Ruban: Das ist nur bedingt der Fall. Viele Start-ups bei Hardware.co befinden sich noch sehr stark in der Anfangsphase. Aber wir machen auch unabhängig davon Deals mit Start-ups. Das Internet of Things Starter-Kit Wunderbar ist ein gutes Beispiel für ein Start-up, das wir frühzeitig unterstützt haben - und dafür auch eine gewisse Exklusivität haben wollen. Für uns liegt in diesem Modell weiterhin die Zukunft. Allerdings werden wir nicht mit einem Schlag 20 oder 30 Unternehmen unterstützen, sondern selektieren stark, wo es für uns am meisten Sinn macht.
Die Ende 2014 gestartete Online-Community, die sowohl Endkunden wie auch Business-Kunden und Entwickler an Conrad binden soll, haben Sie bereits angesprochen. Wie entwickelt sich diese Internet-Plattform?
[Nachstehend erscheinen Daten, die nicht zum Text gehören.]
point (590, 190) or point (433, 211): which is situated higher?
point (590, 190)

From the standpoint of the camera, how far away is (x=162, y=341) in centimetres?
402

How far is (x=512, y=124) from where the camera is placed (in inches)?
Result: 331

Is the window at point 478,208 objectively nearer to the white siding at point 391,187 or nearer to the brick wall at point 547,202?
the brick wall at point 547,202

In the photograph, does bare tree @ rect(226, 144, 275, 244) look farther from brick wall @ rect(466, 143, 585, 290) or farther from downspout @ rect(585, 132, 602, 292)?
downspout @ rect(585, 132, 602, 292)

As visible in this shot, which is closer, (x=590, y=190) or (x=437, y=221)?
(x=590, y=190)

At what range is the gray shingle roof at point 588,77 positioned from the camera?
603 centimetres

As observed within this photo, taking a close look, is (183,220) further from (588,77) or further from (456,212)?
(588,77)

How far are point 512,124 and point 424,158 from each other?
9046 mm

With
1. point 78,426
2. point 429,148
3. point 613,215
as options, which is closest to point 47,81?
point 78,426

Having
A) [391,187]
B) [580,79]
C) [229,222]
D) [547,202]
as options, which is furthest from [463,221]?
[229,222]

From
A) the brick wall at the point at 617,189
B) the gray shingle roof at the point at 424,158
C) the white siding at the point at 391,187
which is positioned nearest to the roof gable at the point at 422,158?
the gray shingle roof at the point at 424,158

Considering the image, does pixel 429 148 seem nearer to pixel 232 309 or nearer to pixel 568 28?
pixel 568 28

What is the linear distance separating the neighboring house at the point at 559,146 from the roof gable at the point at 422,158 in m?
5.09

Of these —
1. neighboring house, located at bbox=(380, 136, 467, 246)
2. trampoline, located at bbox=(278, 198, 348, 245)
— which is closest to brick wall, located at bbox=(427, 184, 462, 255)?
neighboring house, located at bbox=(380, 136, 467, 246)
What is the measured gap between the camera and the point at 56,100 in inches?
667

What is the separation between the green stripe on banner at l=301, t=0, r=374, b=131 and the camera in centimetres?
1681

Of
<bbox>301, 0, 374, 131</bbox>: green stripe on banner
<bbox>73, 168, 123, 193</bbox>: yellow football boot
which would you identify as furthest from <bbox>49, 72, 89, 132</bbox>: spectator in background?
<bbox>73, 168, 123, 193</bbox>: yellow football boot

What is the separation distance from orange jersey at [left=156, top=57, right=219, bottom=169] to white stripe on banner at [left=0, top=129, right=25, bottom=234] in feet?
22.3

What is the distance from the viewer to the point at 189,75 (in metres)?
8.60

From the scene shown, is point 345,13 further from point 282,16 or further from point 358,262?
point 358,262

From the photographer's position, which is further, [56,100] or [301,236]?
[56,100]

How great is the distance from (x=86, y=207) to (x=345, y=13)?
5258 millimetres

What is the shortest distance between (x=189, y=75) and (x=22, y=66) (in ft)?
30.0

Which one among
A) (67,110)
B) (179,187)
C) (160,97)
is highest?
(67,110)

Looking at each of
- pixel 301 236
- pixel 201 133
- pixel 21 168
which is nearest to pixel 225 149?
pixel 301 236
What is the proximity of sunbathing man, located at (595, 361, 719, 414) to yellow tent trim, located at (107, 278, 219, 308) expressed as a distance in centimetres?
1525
Ruban: Das Kundeninteresse daran ist sehr groß und wir sind mit der Entwicklung zufrieden. Aber natürlich wollen wir in Zukunft noch mehr Traffic auf die Community bringen. Auch ein Thema wie 3D-Druck ist hier gut geeignet, um das Interesse weiter zu verstärken. Außerdem wollen in Zukunft industrielle B2B-Anwender noch stärker in die Community einbinden.
Kein strategisches Interesse am Schnäppchengeschäft
Im Online-Handel sorgte zuletzt der zeitweise Ausschluss von Conrad bei dem Schnäppchenportal MyDealz für Aufsehen - Ihr Unternehmen soll über bis zu 100 User-Accounts eigene Deals verdeckt beworben haben. Was können Sie dazu sagen?
Ruban: Das war das Werk eines überambitionierten Mitarbeiters, nicht die Strategie unseres Unternehmens und es tut uns sehr leid, wenn Kunden dadurch schlechter gestellt worden sind. Nachdem wir von den Fake-Accounts erfahren haben, haben wir diese sofort abgeschaltet und auch mit dem betreffenden Mitarbeiter gesprochen.
Man muss aber auch klar sagen, dass MyDeals kein strategischer Partner von Conrad ist. Die Art von Kundennachfrage, die dort hergestellt wird, ist für uns nicht von Interesse. Alles in allem handelte es sich bei der Angelegenheit für uns um Negativ-Publicity und um eine unerfreuliche Sache. (rw)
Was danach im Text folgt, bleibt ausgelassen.